Requirements >> Output each line of the rows below as a JSON list of strings, one string per line, with blank lines skipped. Leave the pictures out.

Recorded data >>
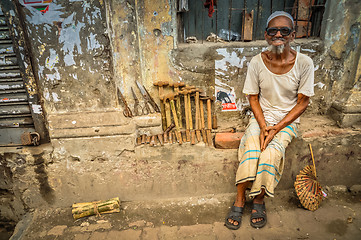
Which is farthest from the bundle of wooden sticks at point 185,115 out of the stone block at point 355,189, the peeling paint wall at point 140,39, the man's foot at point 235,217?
the stone block at point 355,189

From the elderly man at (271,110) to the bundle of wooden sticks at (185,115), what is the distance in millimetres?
564

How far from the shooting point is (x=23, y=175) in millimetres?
2752

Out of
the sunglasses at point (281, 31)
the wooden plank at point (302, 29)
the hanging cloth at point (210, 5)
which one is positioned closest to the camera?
the sunglasses at point (281, 31)

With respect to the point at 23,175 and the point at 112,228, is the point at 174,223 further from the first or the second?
the point at 23,175

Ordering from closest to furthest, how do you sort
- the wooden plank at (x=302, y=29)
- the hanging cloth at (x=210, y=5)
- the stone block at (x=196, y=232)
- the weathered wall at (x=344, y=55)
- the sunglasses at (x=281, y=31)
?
the sunglasses at (x=281, y=31) → the stone block at (x=196, y=232) → the weathered wall at (x=344, y=55) → the hanging cloth at (x=210, y=5) → the wooden plank at (x=302, y=29)

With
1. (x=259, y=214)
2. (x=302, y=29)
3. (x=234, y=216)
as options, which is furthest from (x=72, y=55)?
(x=302, y=29)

The answer >>
[
  "Which is farthest from the bundle of wooden sticks at point 185,115 out of the stone block at point 355,189, the peeling paint wall at point 140,39, the man's foot at point 235,217?",
  "the stone block at point 355,189",
  "From the elderly man at (271,110) to the bundle of wooden sticks at (185,115), what is the distance in millimetres?",
  "564",
  "How far from the shooting point is (x=23, y=175) in millimetres?",
  "2752",
  "Out of",
  "the sunglasses at point (281, 31)",
  "the wooden plank at point (302, 29)",
  "the hanging cloth at point (210, 5)",
  "which one is positioned closest to the camera?",
  "the sunglasses at point (281, 31)",
  "With respect to the point at 23,175 and the point at 112,228, is the point at 174,223 further from the first or the second?",
  "the point at 23,175",
  "Ordering from closest to furthest, how do you sort",
  "- the wooden plank at (x=302, y=29)",
  "- the hanging cloth at (x=210, y=5)",
  "- the stone block at (x=196, y=232)",
  "- the weathered wall at (x=344, y=55)",
  "- the sunglasses at (x=281, y=31)",
  "?",
  "the sunglasses at (x=281, y=31) → the stone block at (x=196, y=232) → the weathered wall at (x=344, y=55) → the hanging cloth at (x=210, y=5) → the wooden plank at (x=302, y=29)",
  "With",
  "1. (x=259, y=214)",
  "2. (x=302, y=29)",
  "3. (x=234, y=216)",
  "as options, which is furthest from (x=72, y=55)?",
  "(x=302, y=29)"
]